Anatomic Predisposition to Ligamentous Lisfranc Injury: A Matched Case-Control Study

Department of Orthopaedic Surgery and Rehabilitation, University of Texas Medical Branch, 301 University Boulevard, Galveston, TX 77555-0165. E-mail address for V.P. Panchbhavi: .
The Journal of Bone and Joint Surgery (Impact Factor: 4.31). 11/2013; 95(22):2043-2047. DOI: 10.2106/JBJS.K.01142
Source: PubMed

ABSTRACT Subtle, or ligamentous, Lisfranc injuries occur following low-energy trauma to the midfoot and can be debilitating. Since they are ligamentous, they may not heal, requiring arthrodesis in some cases. Certain mortise anatomic characteristics on radiographs have been shown to be associated with a predisposition to the ligamentous subtype of Lisfranc injuries. It is not known whether there are other morphometric characteristics, such as arch height or the relative length of the second metatarsal, that can similarly influence the predisposition to these injuries.

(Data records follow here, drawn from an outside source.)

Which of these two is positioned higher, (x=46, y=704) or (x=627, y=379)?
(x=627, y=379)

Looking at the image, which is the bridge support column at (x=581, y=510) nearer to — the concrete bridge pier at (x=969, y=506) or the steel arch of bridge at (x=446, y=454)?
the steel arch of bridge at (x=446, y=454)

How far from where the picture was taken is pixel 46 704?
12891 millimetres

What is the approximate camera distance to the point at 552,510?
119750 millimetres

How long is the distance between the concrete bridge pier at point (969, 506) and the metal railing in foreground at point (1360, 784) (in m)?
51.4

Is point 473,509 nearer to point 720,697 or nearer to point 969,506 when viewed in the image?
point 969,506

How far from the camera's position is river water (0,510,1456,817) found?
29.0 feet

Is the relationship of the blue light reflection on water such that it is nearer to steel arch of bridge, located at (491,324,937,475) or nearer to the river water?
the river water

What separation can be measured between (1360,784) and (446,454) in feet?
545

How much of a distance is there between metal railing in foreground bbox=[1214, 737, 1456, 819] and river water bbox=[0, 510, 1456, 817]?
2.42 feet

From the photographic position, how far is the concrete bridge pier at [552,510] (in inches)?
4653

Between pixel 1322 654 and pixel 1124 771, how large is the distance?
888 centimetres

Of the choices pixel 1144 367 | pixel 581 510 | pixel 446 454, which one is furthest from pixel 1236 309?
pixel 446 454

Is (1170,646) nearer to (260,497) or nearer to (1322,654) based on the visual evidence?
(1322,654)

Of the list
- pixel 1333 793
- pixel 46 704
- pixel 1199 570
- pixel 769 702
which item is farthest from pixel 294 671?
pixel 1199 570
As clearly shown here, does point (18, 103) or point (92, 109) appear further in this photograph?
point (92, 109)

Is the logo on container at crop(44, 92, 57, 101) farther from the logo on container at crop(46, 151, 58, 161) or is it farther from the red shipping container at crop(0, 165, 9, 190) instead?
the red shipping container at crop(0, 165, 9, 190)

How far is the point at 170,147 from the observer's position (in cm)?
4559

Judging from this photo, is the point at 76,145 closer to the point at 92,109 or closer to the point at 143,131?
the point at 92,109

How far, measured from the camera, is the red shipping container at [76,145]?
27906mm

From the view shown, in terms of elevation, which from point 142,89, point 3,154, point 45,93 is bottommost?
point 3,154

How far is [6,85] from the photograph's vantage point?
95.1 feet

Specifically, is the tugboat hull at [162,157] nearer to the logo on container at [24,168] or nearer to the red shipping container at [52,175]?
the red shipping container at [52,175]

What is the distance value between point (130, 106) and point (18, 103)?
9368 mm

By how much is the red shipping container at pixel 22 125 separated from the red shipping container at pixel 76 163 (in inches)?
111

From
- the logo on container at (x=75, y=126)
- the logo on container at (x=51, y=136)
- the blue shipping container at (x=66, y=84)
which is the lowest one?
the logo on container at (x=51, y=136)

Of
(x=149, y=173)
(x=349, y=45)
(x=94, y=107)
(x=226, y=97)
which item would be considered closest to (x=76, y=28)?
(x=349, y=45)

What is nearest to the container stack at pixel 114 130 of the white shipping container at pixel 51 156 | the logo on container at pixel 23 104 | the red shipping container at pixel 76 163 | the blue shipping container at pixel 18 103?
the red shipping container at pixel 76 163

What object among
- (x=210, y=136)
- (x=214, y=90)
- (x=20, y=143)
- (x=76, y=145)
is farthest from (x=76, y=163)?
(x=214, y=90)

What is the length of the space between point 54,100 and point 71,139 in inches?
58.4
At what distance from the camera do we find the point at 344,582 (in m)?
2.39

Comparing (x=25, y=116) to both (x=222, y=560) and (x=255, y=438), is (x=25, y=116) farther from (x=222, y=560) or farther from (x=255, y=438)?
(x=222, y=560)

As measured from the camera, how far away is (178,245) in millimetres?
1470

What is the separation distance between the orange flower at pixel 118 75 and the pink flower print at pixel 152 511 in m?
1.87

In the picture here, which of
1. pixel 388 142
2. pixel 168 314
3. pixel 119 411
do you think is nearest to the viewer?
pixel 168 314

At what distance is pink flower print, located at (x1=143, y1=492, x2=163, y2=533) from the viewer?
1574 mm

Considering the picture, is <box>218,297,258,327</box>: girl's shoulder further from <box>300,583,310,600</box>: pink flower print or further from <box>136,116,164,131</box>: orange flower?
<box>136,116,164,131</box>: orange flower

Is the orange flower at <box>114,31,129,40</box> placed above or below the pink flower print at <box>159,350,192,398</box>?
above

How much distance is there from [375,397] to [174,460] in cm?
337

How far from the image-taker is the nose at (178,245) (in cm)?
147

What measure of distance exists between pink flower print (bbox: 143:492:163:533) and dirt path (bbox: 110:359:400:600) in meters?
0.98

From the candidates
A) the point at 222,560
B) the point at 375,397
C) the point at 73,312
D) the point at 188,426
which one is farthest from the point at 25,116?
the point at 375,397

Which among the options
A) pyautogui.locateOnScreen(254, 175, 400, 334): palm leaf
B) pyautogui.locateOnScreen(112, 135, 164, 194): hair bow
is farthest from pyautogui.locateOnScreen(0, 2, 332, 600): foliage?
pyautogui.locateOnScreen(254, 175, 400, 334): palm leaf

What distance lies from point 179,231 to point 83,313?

The present retrospective matched case-control study involved fifty-two control subjects and twenty-six patients with ligamentous Lisfranc injuries treated from 2006 to 2010 at two institutions. Clinical and radiographic data (second metatarsal length relative to foot length, first intermetatarsal angle, navicular-cuboid overlap relative to cuboid vertical height, first metatarsal-talus angle, and calcaneal pitch angle) were examined for the existence of significant differences between control and Lisfranc subjects. Logistic regression analysis was then performed to evaluate potential risk for injury on the basis of these anatomic variables.
Compared with matched controls, patients with a ligamentous Lisfranc injury were found to have a significantly smaller ratio of second metatarsal length to foot length (p < 0.001) on weight-bearing radiographs.
Occurrence of a ligamentous Lisfranc injury was shown to be associated with a smaller ratio of second metatarsal length to foot length; >50% of patients in the injury group had a ratio of <29%.
Prognostic Level III. See Instructions for Authors for a complete description of levels of evidence.